The attorney-in-fact has no implied authority to make gifts to anyone, even if that may be good estate planning. Any authority to make gifts must be contained in the power of attorney and must be explicit. Our standard form does not contain such authority for two reasons: first, few persons desire to give such authority; and second, it creates a "general power of appointment" in the attorney-in-fact, so that if the attorney-in-fact dies, his estate is deemed to include the assets of the principal - and that can cause some undesired death tax problems.

It is critically important that the attorney-in-fact keep complete and detailed records of all receipts and expenditures. He must be able to explain to the principal what he has done. Should the principal die, the attorney-in-fact must be able to show the executor and beneficiaries what has been done. We recommend a separate bank account for all receipts and disbursements. Make copies of all checks received and bills paid, to back up the checkbook record.

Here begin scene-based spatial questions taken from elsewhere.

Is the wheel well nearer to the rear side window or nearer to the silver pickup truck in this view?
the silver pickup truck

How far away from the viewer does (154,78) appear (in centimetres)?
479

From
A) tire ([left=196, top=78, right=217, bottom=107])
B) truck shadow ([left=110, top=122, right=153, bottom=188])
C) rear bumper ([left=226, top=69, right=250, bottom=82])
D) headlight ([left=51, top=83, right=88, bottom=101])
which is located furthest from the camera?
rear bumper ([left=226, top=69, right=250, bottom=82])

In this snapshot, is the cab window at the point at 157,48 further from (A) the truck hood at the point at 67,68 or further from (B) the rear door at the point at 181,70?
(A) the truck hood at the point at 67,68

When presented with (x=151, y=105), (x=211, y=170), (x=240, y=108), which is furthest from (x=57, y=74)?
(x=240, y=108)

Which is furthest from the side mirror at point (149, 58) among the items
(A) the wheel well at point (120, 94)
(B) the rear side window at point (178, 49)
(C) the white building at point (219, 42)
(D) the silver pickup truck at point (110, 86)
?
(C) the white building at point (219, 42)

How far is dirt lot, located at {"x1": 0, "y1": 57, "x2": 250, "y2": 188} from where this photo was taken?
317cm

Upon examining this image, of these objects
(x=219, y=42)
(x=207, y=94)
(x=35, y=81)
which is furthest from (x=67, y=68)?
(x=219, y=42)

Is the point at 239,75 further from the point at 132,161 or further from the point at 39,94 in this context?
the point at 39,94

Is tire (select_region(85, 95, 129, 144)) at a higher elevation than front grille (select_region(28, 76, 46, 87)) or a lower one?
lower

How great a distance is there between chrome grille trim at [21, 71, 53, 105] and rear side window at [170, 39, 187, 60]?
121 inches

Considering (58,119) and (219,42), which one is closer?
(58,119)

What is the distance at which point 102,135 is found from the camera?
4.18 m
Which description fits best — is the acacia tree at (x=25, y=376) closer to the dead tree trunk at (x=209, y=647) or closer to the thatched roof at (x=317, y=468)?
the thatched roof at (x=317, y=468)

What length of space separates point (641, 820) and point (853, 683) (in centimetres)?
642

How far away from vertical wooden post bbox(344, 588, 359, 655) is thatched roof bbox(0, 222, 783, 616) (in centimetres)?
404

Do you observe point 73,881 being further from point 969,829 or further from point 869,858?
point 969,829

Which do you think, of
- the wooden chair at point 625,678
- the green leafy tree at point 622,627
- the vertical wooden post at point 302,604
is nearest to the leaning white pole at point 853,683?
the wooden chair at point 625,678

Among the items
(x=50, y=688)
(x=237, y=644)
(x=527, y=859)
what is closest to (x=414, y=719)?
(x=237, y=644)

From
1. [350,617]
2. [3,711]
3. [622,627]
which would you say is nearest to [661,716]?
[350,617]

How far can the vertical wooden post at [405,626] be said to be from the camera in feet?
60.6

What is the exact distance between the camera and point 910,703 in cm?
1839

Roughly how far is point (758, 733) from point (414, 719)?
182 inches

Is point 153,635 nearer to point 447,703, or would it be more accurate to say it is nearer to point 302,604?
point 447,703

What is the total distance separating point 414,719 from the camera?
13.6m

In cases where the principal is ill and elderly, and a child acts as attorney-in-fact for a lengthy period, it may be wise to periodically present the account (the records) to the principal for written approval. This will reduce the exposure of the child to inquiries by others who may be suspicious or hostile. There will be fewer years, records and dollars to argue about. Approval by the principal releases the attorney-in-fact from liability to the principal, and from liability to the heirs of the principal.

Of course it is always possible for an attorney-in-fact to act in his or her own interest, rather than in the interest of the principal. If the principal is incompetent, there may be no one to object. Objection by the heirs, after the principal's death, may come too late. For that reason the power of attorney should be given only if you have complete trust in the attorney-in-fact.